Erstes Orientierungsgespräch
Welche Quereinsteiger mit unzureichender Schulerfahrung und Deutschkenntnissen eine Orientierungsklasse besuchen, soll nach einem Orientierungsgespräch entschieden werden. Dabei werden schulische Vorerfahrung der Kinder, deren Alphabetisierungsgrad und weitere für den Schulalltag wichtige Informationen erhoben.
Wie viele solcher Klassen im nächsten Schuljahr notwendig sein werden, konnte Wiederkehr am Mittwoch noch nicht einschätzen.
Zur Umsetzung des Konzepts wurden im Bildungsministerium bereits inhaltliche Materialien, etwa ein Lehrplan und weitere Unterrichtsbehelfe, erarbeitet. Zusätzlich können Schulpsychologie und Integrationsangebote eingebunden werden. In der Regierung wird nun an einem gemeinsamen Gesetzesentwurf für die gesetzliche Verankerung des Modells gearbeitet.
Video: Was die Menschen über Familiennachzug-Stopp denken
Politische Reaktionen
Für die FPÖ wird durch die Orientierungsklassen nichts gegen eine Überforderung der Schulen durch Schüler, die weder Deutsch noch Lesen und Schreiben können, getan. Statt "bloßer Symptombekämpfung" müssten der Familiennachzug und "illegale Masseneinwanderung" gestoppt werden, forderte FPÖ-Generalsekretär Michael Schnedlitz per Aussendung.

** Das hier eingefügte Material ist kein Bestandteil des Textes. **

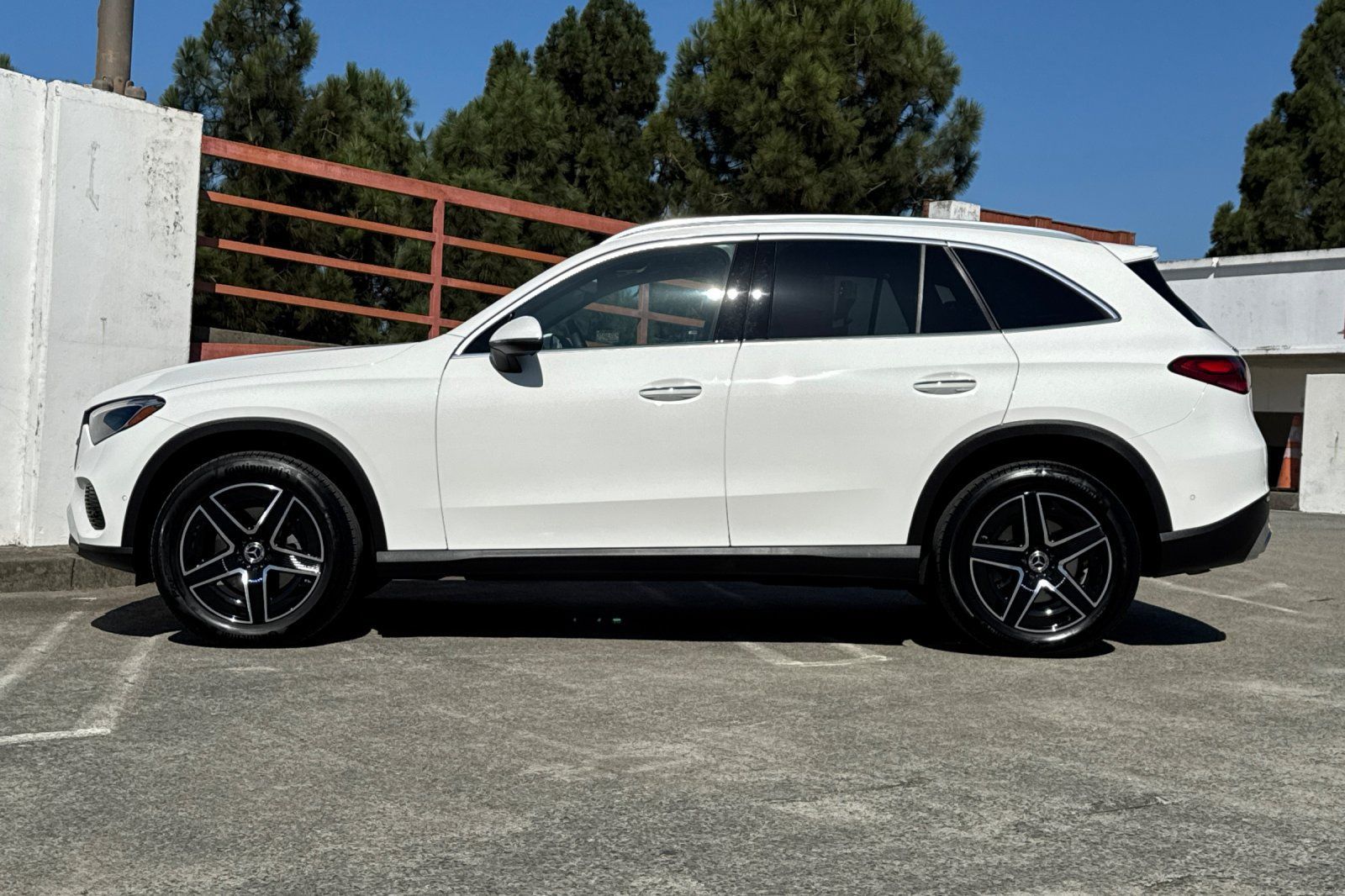 Used 2026 Mercedes-Benz GLC 300 4MATIC image 7
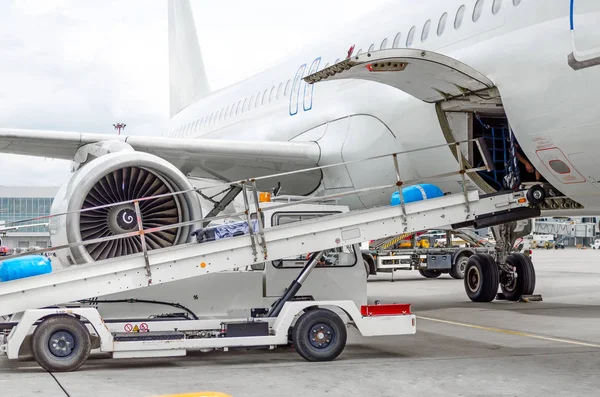 空港で貨物室に手荷物の旅客航空機搭載. — ストック写真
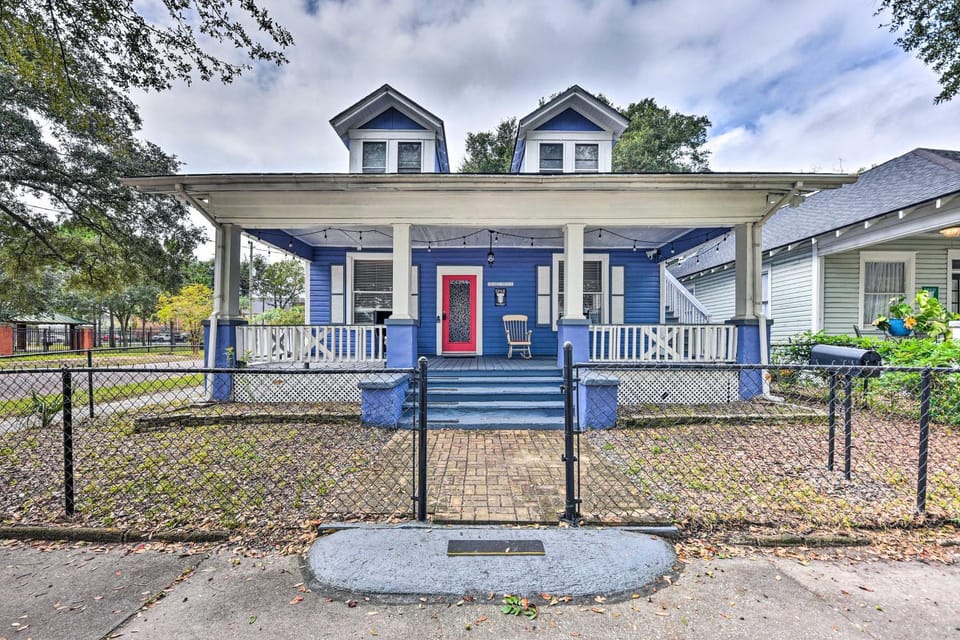 Charming Jacksonville Home ~ 2 Mi to Downtown! House in Jacksonville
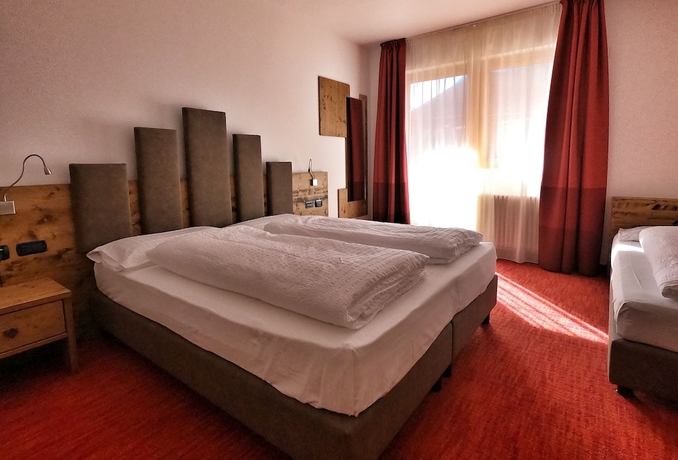 Imagen de la habitación del Hotel Cristallo, Canazei. Foto 5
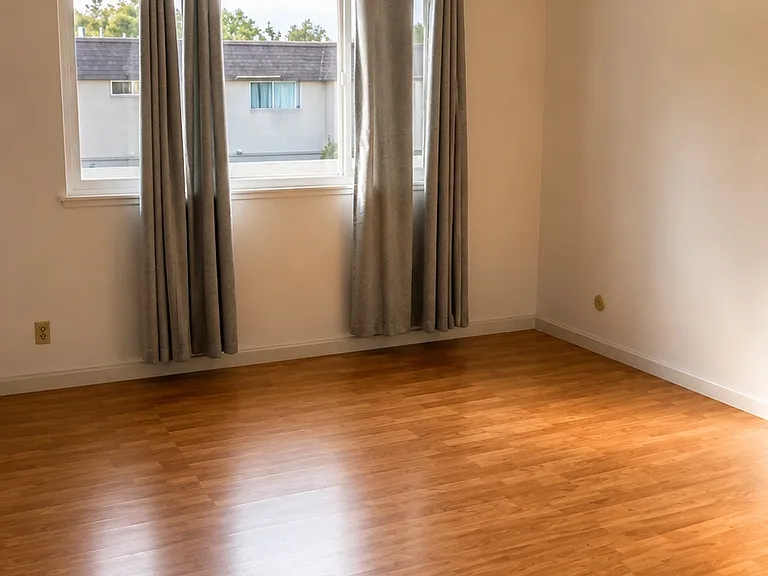 34104 Chamberlain Ter — Photo 8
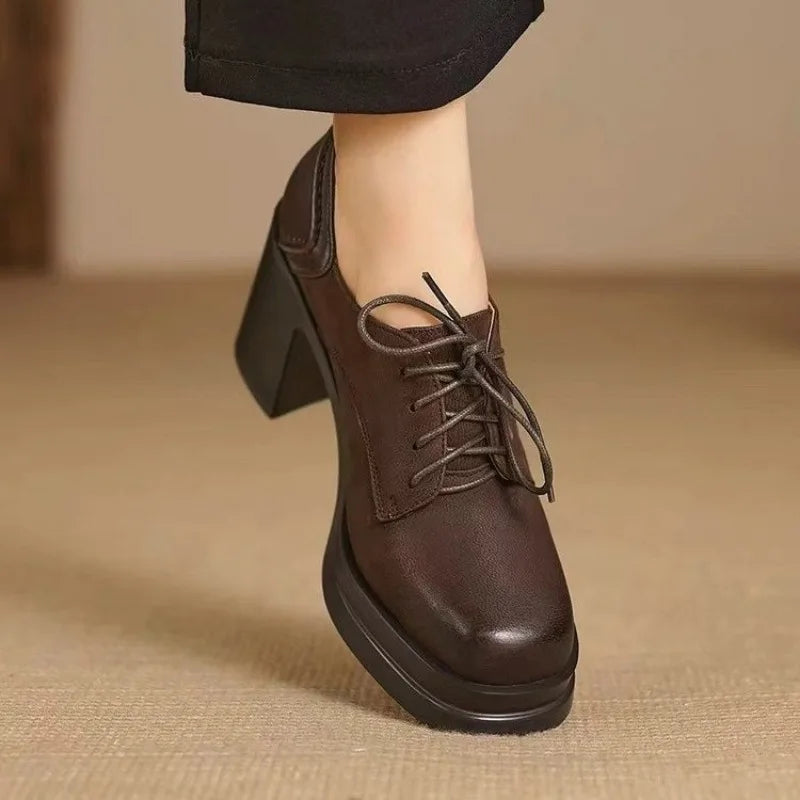 Elsa | Scarpe stringate con tacco largo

Die Grüne Bildungs- und Integrationssprecherin Sigrid Maurer sah in einer Aussendung hingegen einen wichtigen Schritt, um neu in Österreich angekommene Schülerinnen und Schüler gezielt zu unterstützen und für die Schule vorzubereiten.
"Klar ist aber auch: Ohne zusätzliche Ressourcen bleiben Orientierungsklassen ein schönes Konzept auf dem Papier." Wichtig sei, dass über die konkrete Umsetzung schulautonom entschieden wird und dass es genug Personal gibt, um ausreichende Begleitung sicherzustellen und Schulen und Lehrpersonal tatsächlich zu entlasten.
Zusammenfassung
- Österreich plant die Einführung von Orientierungsklassen für Kinder, die über Familienzusammenführung ins Land kommen, um ihnen erste Deutschkenntnisse und Grundfertigkeiten zu vermitteln.
- Im Schuljahr 2022/23 kamen in Wien rund 4.000 Kinder zusätzlich in die Volksschulen, viele davon mit wenig oder keiner schulischen Vorerfahrung.
- Die FPÖ kritisiert das Modell als unzureichend, während die Grünen es als wichtigen Schritt sehen, aber zusätzliche Ressourcen fordern.